Given passage:

And we were saying, like, advocates like myself and my friend Joe Lupino Esposito, we were saying, no, no, no, they're the same bill.
And the spin was quite amazing.
But in terms of political will, I think, you know, It is an election year.
Republicans are using this issue of crime as well as inflation and others, and inflation obviously is absolutely terrible right now.
It's something I've been feeling in addition to every other American, both at the pump and at the grocery store.
But the The Republicans see this as an opening in the quest for political power.
No topic is off limits when you're trying to take back control of a chamber.
Republicans smell blood in the water universally across the board when it comes to everything with Democrats and President Biden.
And they look at some of the issues that have turned their head in the past two years.
And they're trying to capitalize.
And a lot of that has to do with racial animus.
Obviously, we saw what happened with the murder of George Floyd in 2020, Breonna Taylor, Ahmaud Arbery, and those led to a wild overreaction that turned into this quote-unquote defund the police movement that was largely echoed by Black Lives Matter and other And other individuals, and Republicans are taking that and running with it.
And it's no surprise to see them doing that, given how Republicans handle how they campaign, especially in tumultuous times like this.
So I'm not real surprised, but in terms of political will, it's like you can't throw the baby out with the bathwater.
And that's what, unfortunately, I think Republicans might be doing.
Is throwing the baby out with the bathwater.
And we have legislation in the Senate right now that could pass tomorrow if Leader Schumer puts it on the floor.
The EQUAL Act being one of those bills that could pass.
And it's just quite frustrating to see the lack of political will that's there to move bills like that forward and get them across the finish line.
Well, and it's disturbing to me because I'm a very big supporter of the EQUAL Act.
We have been working on that before.
It goes back to some things that have been done.
And it's really disturbing to me now.
It's parody, folks.
I mean, just say, if there's any staffers on the Hill listening to this, it's got to be one-to-one.
There's no excuse for anything else.
And I believe it was Senator Grassley's office now to come back and try to add it.
Again, it doesn't make sense here.
Again, this is an opportunity aside from anything else to make a step.
If you're on the left, it's a step toward, okay, look, let's take out what everyone has perceived as the racial inequity here of this disparity.
We've known it from day one.
A lot of history there, which we could probably spend two hours going into that actually showed why that was true, but it is a disparity.
Left could come up on that.
The right could come up and say, look, we go to fairness.
We go to the constitutional objective.
It's a stretch here, but to not say that they should be equal is implying that there's a difference in these two.
It goes back to you're punishing the instrumentality again.

Data below:
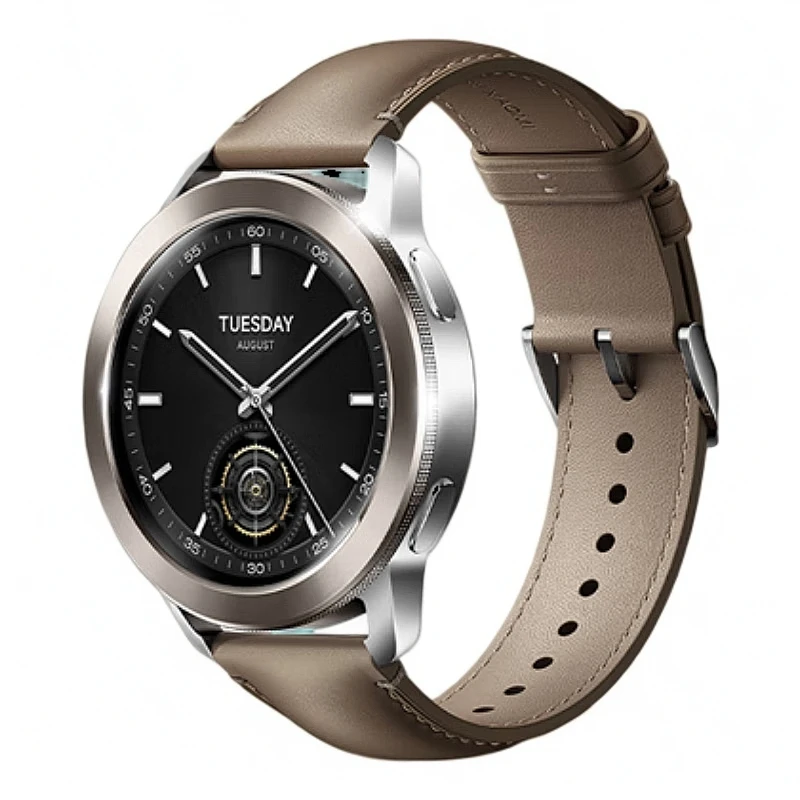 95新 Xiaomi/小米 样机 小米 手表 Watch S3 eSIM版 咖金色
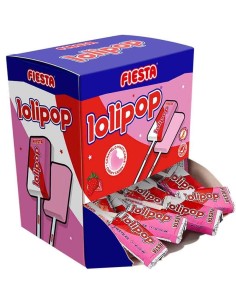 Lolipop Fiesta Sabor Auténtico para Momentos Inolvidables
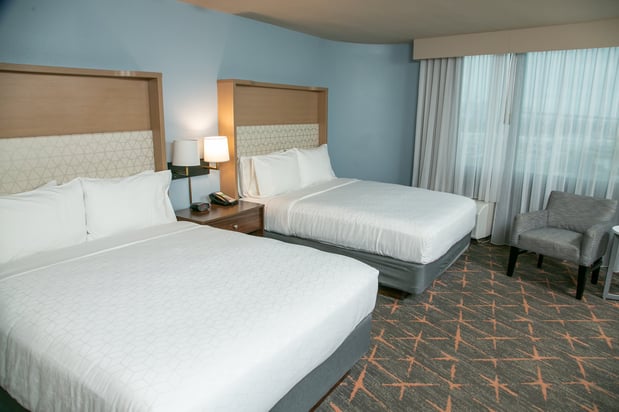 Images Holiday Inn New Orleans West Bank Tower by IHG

Work order:
Answer these from the transcript of the political discussion:
(a) Which bill is named as one that could pass in the Senate?
(b) Who would need to put that legislation on the floor for it to pass tomorrow?
(c) Where does the speaker say they have been feeling inflation?

Result of the exercise:
(a) The EQUAL Act.
(b) Leader Schumer.
(c) At the pump and at the grocery store.